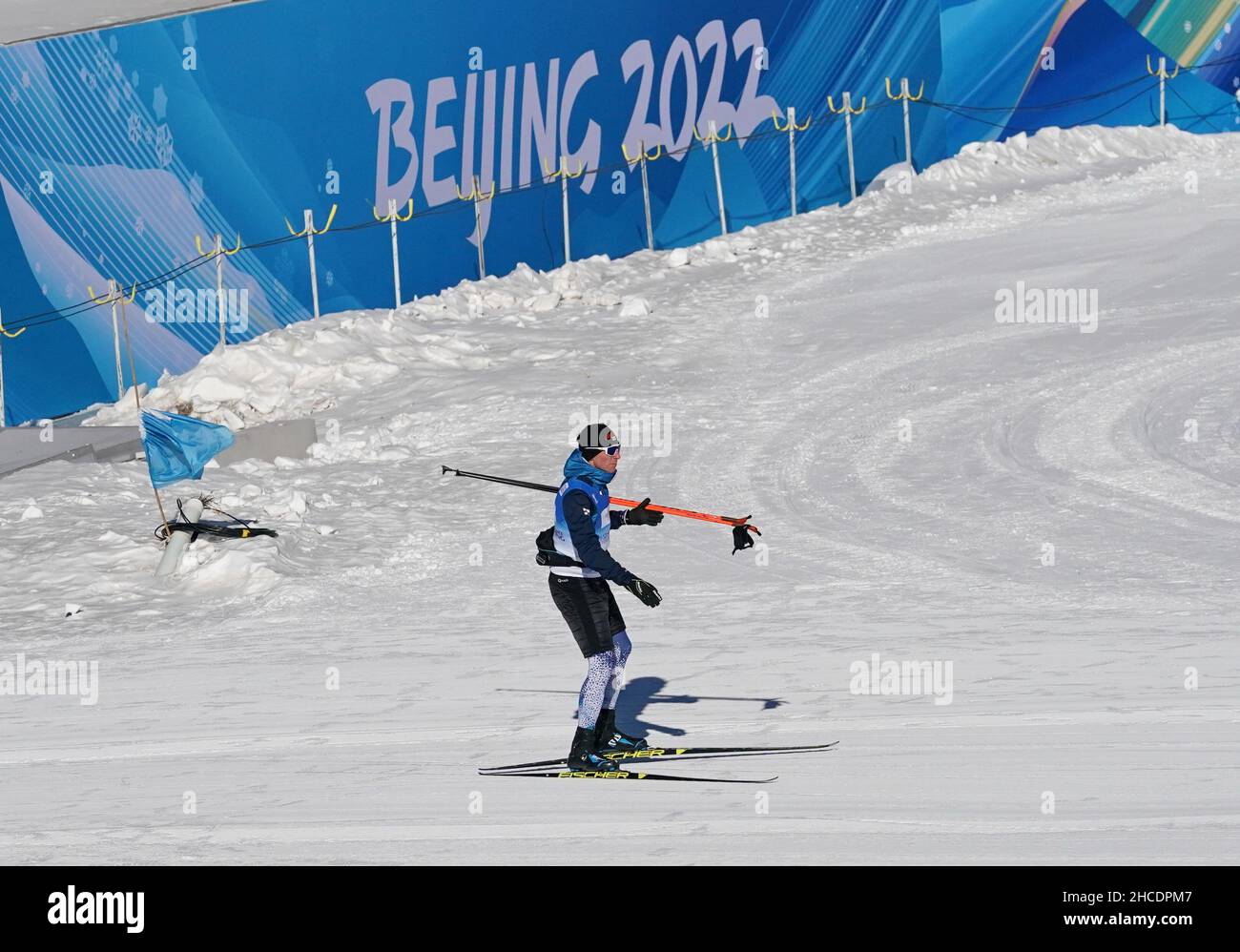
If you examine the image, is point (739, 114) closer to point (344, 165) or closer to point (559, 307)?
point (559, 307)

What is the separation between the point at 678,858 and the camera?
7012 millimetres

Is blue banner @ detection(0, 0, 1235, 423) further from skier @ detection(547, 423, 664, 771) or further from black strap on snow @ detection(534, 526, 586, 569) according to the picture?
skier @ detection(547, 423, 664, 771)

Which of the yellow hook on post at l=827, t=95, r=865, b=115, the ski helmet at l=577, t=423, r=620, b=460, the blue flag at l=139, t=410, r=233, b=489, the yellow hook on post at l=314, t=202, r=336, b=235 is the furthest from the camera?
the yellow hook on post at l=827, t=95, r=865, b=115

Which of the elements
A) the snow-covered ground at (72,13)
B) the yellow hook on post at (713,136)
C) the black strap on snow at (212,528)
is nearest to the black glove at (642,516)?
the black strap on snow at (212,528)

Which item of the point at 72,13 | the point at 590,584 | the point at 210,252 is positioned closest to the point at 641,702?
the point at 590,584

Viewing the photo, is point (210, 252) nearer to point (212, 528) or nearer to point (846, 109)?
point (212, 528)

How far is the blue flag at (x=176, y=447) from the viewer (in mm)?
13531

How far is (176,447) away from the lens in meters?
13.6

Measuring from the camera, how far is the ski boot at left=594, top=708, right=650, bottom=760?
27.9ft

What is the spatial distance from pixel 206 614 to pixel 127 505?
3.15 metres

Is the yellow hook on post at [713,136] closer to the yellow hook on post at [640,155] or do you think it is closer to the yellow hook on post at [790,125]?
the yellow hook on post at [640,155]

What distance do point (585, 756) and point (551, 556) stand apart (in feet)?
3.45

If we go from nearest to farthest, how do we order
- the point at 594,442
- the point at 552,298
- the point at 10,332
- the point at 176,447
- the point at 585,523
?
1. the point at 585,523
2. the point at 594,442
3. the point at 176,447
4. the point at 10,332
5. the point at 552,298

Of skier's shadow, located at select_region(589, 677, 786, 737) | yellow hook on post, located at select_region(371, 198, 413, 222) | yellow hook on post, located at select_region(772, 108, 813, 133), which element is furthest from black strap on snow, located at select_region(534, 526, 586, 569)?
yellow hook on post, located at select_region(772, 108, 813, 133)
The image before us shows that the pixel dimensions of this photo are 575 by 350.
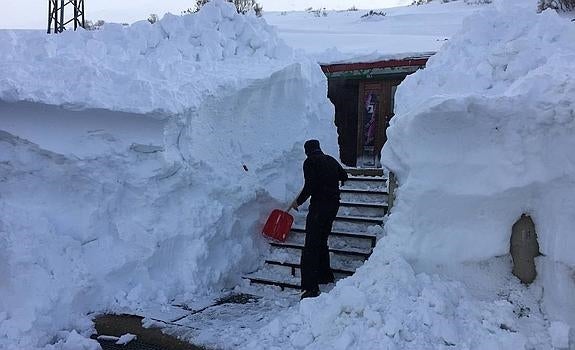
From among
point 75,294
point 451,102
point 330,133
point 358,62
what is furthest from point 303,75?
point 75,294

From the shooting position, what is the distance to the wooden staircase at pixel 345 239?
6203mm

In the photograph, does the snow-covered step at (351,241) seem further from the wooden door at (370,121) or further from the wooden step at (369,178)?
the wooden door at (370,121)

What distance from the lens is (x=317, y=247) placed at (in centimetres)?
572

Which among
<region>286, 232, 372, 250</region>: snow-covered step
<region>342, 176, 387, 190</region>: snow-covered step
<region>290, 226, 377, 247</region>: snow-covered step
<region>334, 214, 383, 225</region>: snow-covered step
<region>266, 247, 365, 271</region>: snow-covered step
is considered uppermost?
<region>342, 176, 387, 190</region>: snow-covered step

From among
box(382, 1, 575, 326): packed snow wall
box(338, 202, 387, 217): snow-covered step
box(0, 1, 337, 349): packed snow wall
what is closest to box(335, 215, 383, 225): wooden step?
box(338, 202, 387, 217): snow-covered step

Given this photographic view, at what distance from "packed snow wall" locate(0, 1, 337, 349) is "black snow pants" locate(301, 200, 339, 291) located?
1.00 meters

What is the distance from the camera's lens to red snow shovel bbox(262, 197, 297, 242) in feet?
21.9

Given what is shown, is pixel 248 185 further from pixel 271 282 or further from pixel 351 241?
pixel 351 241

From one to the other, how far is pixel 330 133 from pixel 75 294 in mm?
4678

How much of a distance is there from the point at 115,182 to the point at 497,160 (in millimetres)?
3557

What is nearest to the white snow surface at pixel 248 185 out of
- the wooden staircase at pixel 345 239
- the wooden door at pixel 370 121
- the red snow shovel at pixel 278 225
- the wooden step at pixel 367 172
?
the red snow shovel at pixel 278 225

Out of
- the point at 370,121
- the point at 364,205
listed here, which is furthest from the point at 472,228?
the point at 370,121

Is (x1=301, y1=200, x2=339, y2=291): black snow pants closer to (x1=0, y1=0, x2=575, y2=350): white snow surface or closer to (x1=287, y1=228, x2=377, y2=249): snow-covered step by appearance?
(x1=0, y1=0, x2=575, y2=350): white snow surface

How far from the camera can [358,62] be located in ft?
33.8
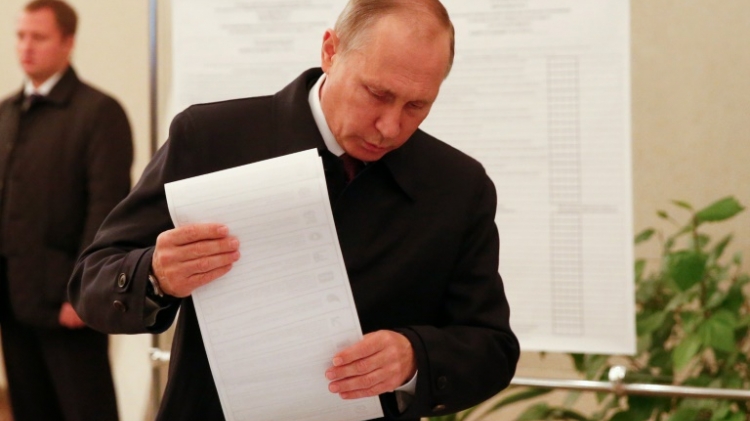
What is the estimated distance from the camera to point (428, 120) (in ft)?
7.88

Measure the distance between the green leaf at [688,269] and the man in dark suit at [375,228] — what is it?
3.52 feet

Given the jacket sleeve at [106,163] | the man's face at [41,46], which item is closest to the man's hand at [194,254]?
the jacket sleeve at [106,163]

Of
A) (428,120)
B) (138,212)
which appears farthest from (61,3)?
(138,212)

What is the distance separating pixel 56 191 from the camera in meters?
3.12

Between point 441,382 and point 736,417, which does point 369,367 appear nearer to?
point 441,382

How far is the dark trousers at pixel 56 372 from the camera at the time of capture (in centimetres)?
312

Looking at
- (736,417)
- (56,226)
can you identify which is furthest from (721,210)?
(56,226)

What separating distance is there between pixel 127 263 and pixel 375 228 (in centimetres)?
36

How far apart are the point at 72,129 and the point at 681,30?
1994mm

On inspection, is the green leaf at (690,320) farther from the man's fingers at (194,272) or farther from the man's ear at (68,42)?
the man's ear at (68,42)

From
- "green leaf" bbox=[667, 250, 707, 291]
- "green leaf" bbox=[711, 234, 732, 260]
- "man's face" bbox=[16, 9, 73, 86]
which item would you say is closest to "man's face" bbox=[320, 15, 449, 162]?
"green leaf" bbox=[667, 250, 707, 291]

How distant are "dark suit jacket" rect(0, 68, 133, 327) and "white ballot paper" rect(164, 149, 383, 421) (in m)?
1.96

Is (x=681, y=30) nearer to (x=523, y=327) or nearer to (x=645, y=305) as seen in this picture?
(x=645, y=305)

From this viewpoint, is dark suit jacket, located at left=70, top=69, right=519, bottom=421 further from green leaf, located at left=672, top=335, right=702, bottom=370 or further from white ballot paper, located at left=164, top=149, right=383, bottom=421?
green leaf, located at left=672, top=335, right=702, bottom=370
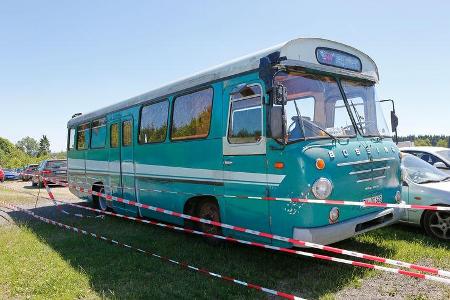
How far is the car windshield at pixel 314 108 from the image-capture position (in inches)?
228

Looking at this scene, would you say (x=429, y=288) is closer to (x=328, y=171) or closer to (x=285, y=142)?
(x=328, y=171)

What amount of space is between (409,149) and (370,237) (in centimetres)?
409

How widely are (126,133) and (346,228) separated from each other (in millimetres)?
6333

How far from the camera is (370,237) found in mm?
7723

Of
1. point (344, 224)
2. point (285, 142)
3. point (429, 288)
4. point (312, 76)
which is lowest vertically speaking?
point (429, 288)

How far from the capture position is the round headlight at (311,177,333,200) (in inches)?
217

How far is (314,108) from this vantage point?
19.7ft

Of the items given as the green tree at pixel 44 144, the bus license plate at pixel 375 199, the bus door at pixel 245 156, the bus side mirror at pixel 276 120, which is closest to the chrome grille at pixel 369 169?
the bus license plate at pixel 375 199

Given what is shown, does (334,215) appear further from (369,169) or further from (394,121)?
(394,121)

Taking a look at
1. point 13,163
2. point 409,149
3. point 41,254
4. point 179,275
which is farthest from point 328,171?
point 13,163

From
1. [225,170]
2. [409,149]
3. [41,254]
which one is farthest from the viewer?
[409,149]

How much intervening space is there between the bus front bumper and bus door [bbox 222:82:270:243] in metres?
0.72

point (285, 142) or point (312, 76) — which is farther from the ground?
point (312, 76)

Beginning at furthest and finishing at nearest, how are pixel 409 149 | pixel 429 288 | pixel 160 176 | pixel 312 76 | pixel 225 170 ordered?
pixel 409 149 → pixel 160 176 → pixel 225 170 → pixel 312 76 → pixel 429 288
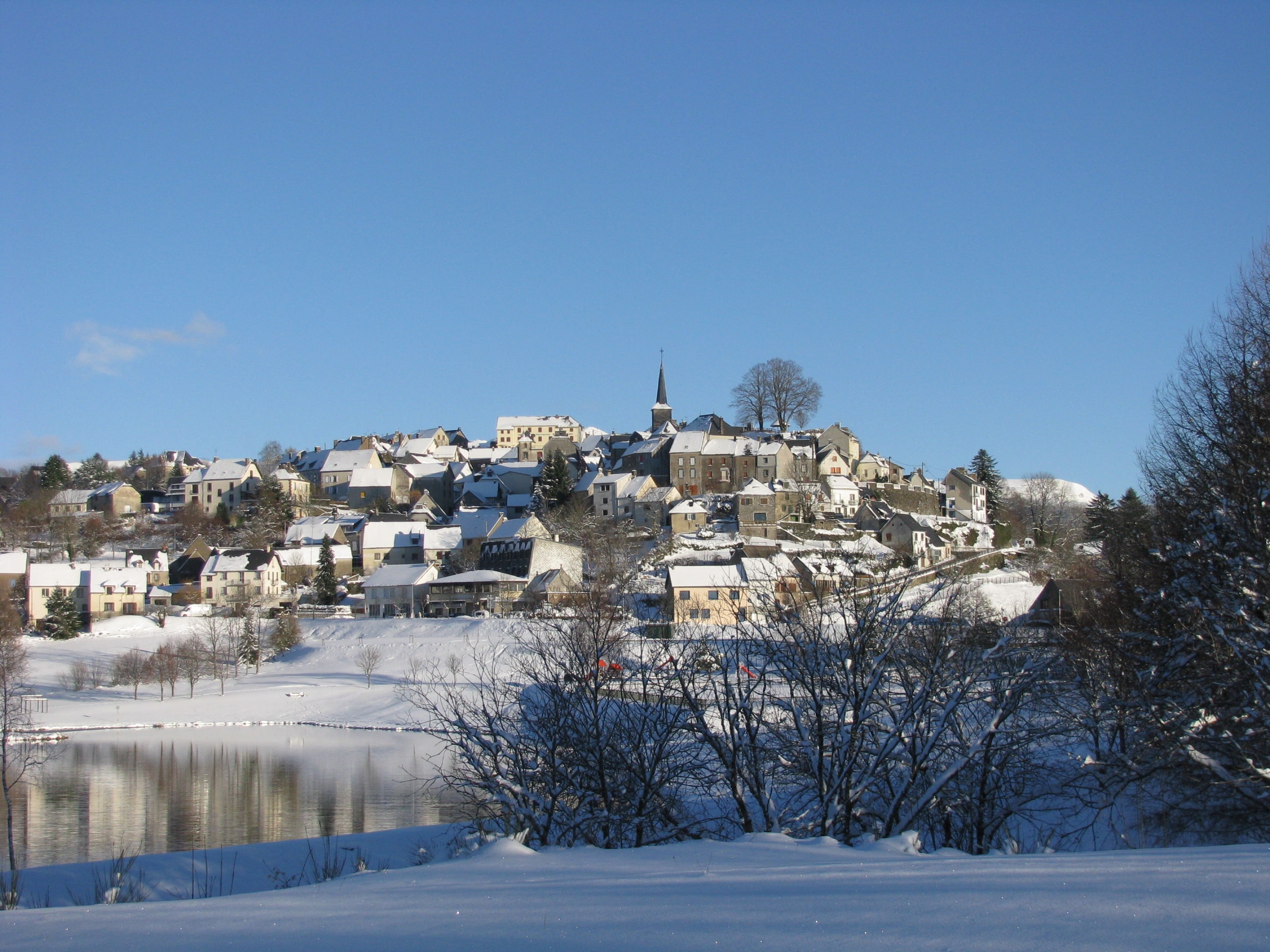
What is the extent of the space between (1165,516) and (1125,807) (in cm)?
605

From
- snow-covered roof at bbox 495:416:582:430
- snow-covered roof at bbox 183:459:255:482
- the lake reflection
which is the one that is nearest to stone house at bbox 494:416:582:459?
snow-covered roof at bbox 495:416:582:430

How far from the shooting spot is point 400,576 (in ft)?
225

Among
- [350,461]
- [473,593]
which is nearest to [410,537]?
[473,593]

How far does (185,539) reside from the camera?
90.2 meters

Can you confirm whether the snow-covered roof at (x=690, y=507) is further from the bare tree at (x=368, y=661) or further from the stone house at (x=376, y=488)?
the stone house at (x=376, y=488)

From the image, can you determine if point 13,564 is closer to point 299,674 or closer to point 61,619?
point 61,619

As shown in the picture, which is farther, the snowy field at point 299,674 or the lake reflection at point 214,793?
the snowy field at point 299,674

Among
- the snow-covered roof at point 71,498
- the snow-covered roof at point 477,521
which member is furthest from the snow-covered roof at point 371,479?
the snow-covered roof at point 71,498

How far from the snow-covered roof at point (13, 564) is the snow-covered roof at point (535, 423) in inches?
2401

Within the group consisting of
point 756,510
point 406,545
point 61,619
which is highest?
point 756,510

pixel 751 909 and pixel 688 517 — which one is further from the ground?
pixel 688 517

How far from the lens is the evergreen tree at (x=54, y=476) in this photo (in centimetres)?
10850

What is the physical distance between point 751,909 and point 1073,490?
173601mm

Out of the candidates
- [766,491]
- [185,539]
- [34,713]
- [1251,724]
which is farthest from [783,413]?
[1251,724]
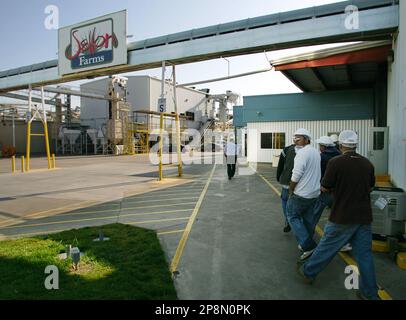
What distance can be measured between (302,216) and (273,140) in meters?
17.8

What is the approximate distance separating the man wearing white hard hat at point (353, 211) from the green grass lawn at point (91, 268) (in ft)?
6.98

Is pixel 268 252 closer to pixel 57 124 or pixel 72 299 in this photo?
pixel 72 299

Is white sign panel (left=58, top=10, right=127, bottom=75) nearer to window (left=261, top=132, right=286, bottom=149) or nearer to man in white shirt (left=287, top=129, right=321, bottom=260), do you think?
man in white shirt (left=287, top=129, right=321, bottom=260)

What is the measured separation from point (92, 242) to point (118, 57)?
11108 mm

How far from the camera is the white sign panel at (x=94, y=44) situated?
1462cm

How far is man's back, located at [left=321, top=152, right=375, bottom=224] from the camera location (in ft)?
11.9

□ □ □ □ □ □ □

§ **Your goal**
Copy out every line from the one containing "What is the approximate" to the end of the material, both ends included.

§ **Response to this task**
What is the approximate distance separating the man wearing white hard hat at point (353, 211) from the green grass lawn at point (91, 268) (in ft)?
6.98

Is pixel 268 252 closer to pixel 57 124 or pixel 72 299 in this photo?
pixel 72 299

Is white sign panel (left=58, top=10, right=127, bottom=75) nearer to window (left=261, top=132, right=286, bottom=149) or nearer to man in white shirt (left=287, top=129, right=321, bottom=260), do you think?
man in white shirt (left=287, top=129, right=321, bottom=260)

What is the measured separation from point (92, 242) to point (118, 57)?
11108 mm

How far from the camera is the white sign panel at (x=94, y=44) situated?
1462cm

How far is man's back, located at [left=321, top=152, right=375, bottom=224] from the camera location (in ft)?
11.9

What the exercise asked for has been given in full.